[Passage]:
*** Block opens ***

Gastonguay played many sports growing up, but he only competed in tennis at Lewiston High School.

“I played my first tournament in the rec department program that my dad (Jean) ran for years.” Gastonguay recalled. “My bother, Mark, and I would just tag along, and we would be with (our dad) all morning during the clinics, and then we would go back and play in the afternoon. (My dad) was a great coach.”

Gastonguay said he is super competitive and enjoys the challenge of going one on one with an opponent. 

“I think what tennis did for me was allow me to be the only one out there and know that it is all up to me — and I thrived in that environment,” he said. “It is such a mental game. I think that’s what it teaches you. There is a winner and loser every single point. It is how you respond to that and how you move forward, and my dad was always a big stickler on how to act on the court and how to be positive …” 


Rene Chicoine, Gastonguay’s former high school coach, said Gastonguay’s induction is “well deserved.”

*** Block closes ***

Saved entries
*** Block opens ***

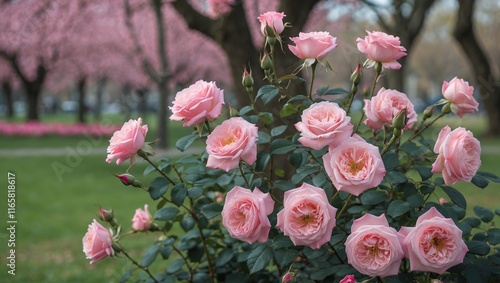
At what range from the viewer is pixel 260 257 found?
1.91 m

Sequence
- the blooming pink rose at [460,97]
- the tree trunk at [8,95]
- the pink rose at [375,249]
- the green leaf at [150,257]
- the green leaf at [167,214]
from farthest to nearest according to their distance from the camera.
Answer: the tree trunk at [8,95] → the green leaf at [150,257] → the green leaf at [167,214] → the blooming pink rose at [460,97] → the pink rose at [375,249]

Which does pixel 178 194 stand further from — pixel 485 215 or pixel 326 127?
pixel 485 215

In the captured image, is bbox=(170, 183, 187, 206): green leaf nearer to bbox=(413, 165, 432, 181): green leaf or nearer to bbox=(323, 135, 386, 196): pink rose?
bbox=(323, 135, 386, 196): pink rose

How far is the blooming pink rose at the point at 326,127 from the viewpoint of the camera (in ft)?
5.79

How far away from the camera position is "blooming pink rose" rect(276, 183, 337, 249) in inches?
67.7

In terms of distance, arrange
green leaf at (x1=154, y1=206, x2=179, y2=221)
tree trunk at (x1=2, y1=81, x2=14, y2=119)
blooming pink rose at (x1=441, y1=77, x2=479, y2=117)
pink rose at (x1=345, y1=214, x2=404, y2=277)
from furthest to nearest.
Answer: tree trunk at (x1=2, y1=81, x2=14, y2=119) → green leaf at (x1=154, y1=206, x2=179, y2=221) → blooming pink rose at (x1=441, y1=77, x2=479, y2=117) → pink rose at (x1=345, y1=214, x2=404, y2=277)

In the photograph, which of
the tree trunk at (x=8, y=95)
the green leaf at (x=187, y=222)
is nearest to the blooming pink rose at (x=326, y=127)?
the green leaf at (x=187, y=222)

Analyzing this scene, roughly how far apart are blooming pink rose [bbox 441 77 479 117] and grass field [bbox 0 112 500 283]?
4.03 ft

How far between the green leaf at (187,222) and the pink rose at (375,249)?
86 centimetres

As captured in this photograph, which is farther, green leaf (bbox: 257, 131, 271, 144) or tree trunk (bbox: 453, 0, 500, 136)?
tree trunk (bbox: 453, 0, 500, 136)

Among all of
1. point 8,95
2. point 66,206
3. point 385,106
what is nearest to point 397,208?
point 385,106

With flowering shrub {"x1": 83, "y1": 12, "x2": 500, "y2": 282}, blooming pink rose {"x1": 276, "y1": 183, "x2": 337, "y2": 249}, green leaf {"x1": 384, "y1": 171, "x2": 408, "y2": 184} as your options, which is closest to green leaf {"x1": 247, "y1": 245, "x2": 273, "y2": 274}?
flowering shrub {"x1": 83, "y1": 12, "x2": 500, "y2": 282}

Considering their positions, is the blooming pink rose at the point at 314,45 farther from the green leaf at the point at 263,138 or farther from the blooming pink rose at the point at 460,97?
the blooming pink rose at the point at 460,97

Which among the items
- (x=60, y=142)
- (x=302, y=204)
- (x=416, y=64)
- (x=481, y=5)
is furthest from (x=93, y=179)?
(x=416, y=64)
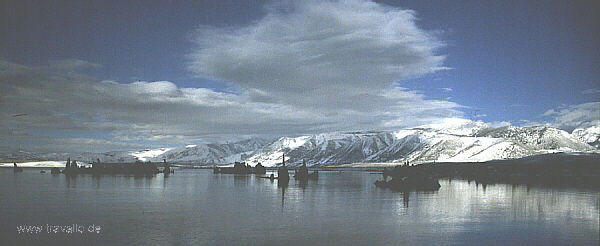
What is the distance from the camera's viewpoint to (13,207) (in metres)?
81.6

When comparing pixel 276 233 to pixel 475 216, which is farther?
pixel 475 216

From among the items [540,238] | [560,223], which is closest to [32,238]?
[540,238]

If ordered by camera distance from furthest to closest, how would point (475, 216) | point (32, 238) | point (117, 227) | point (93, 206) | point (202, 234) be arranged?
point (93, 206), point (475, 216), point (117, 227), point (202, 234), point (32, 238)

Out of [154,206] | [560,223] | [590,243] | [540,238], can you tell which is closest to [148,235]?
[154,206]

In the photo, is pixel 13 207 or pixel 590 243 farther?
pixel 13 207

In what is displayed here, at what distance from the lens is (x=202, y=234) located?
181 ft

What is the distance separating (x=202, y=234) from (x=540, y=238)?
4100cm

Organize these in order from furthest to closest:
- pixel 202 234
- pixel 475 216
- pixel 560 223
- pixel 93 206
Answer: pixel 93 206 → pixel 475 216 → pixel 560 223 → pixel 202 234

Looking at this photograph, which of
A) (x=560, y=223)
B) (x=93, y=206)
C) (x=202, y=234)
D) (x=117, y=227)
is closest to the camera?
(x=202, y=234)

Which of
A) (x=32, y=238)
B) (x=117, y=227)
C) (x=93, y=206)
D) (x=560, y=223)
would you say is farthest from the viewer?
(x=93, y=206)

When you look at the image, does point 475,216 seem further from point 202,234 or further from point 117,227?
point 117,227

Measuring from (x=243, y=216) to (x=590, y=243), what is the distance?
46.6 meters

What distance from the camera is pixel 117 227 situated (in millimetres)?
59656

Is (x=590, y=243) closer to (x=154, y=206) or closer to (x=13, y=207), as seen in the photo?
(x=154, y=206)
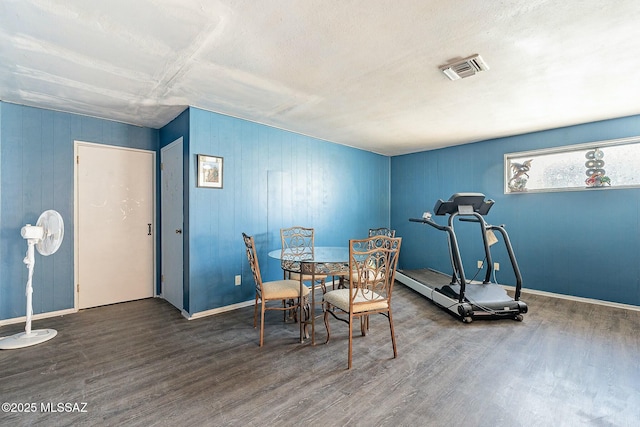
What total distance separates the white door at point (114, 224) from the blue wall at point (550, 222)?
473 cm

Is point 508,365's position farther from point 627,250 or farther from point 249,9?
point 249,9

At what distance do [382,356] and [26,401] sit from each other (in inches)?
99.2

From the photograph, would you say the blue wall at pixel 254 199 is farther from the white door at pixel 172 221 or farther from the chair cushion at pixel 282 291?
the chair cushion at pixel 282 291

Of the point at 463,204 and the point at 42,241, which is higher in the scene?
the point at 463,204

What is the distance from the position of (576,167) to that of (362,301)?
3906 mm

*** Block closes ***

[Your goal]:
Transcribe the stretch of the Gastonguay passage from "Gastonguay played many" through "with an opponent.".

[Solution to this exercise]:
Gastonguay played many sports growing up, but he only competed in tennis at Lewiston High School.

“I played my first tournament in the rec department program that my dad (Jean) ran for years.” Gastonguay recalled. “My bother, Mark, and I would just tag along, and we would be with (our dad) all morning during the clinics, and then we would go back and play in the afternoon. (My dad) was a great coach.”

Gastonguay said he is super competitive and enjoys the challenge of going one on one with an opponent.